Starting from the line containing "How widely are", write out every remaining line exactly, the last one included.

::: DATA TO PROCESS :::

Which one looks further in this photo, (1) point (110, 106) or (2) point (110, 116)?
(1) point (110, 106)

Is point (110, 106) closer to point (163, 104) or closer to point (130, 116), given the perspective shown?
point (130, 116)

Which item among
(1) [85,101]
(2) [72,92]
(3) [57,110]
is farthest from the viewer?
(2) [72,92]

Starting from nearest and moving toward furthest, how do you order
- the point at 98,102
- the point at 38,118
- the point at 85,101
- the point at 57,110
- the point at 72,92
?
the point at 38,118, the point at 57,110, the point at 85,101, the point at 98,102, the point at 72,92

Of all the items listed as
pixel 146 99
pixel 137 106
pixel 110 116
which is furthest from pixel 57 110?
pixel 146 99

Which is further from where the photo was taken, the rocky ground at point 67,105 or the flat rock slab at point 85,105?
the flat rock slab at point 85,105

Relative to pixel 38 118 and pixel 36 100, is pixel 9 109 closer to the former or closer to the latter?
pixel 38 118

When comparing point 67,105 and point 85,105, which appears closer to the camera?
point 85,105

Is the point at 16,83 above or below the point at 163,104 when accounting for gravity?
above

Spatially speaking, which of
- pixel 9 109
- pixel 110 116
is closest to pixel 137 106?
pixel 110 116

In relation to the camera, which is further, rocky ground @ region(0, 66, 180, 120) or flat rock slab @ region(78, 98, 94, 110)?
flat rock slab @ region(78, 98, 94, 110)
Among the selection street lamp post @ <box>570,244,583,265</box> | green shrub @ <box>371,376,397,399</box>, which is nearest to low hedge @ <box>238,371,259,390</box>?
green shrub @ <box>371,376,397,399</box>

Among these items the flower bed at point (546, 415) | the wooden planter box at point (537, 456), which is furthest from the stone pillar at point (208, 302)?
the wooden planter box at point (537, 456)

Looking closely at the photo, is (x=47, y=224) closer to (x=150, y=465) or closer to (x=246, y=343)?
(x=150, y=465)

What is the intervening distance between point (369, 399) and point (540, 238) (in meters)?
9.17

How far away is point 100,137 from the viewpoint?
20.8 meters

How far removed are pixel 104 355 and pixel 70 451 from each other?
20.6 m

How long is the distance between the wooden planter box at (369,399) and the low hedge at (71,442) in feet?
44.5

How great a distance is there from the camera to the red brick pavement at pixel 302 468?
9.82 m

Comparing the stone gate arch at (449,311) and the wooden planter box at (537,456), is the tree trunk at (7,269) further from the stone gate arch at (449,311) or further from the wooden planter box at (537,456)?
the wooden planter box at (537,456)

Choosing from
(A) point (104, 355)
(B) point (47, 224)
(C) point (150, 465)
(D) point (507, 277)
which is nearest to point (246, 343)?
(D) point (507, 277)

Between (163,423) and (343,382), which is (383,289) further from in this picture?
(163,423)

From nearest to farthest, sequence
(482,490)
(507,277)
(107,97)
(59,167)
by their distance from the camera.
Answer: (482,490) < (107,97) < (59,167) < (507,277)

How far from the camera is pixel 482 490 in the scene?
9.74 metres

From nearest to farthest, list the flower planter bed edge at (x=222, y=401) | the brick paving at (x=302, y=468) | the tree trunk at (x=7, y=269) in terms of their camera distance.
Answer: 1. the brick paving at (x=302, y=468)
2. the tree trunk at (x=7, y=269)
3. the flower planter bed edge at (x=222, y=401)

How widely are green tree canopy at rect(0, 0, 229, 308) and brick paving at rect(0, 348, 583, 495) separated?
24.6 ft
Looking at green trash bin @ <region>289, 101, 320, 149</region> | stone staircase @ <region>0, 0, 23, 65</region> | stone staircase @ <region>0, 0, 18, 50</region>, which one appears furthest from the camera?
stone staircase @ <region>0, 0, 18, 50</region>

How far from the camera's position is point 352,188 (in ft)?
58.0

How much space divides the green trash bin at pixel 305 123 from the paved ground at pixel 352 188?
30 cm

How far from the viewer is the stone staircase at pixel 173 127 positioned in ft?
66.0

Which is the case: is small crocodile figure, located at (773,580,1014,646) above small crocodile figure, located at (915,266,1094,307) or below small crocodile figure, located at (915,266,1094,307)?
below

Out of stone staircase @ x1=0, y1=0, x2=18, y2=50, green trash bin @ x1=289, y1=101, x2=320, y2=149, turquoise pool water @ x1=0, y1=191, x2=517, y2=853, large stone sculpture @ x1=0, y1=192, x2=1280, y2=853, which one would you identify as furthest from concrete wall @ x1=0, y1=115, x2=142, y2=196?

:::

*EXERCISE RESPONSE*:
How widely are green tree canopy at rect(0, 0, 229, 308) and brick paving at rect(0, 348, 583, 495) separated?
24.6 ft
Looking at green trash bin @ <region>289, 101, 320, 149</region> | stone staircase @ <region>0, 0, 23, 65</region> | stone staircase @ <region>0, 0, 18, 50</region>, which one appears furthest from the camera?
stone staircase @ <region>0, 0, 18, 50</region>

How far from the camera's position is point 352,188 (in ft)?
58.0

How much space divides the green trash bin at pixel 305 123 from the paved ground at pixel 352 188?
30 cm

How far from the viewer is the stone staircase at pixel 173 127 positioned in ft?
66.0

Which is the case: is small crocodile figure, located at (773,580,1014,646) above small crocodile figure, located at (915,266,1094,307) or below small crocodile figure, located at (915,266,1094,307)?
below

Out of stone staircase @ x1=0, y1=0, x2=18, y2=50, green trash bin @ x1=289, y1=101, x2=320, y2=149, turquoise pool water @ x1=0, y1=191, x2=517, y2=853, large stone sculpture @ x1=0, y1=192, x2=1280, y2=853, which one would you identify as furthest from concrete wall @ x1=0, y1=115, x2=142, y2=196?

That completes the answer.